» Exercise prompt
Pick out every line in the records below that contains the word "water", and copy each of those lines.

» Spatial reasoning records
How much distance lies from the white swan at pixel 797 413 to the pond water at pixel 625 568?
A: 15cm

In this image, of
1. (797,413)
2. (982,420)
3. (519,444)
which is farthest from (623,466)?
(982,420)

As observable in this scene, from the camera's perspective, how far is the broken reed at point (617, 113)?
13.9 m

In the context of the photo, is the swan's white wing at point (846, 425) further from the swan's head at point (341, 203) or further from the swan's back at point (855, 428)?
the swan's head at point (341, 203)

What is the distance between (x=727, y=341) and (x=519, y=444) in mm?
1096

---

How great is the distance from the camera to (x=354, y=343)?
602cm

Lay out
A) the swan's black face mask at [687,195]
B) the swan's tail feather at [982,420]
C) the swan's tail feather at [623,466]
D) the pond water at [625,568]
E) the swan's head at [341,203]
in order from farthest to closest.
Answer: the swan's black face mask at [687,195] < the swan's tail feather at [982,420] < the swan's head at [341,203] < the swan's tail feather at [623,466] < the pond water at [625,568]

» The response
How much distance lies from the white swan at pixel 797 413 to the pond water at pixel 625 568?
D) the pond water at [625,568]
Answer: the swan's black face mask at [687,195] < the swan's tail feather at [982,420] < the swan's head at [341,203] < the swan's tail feather at [623,466] < the pond water at [625,568]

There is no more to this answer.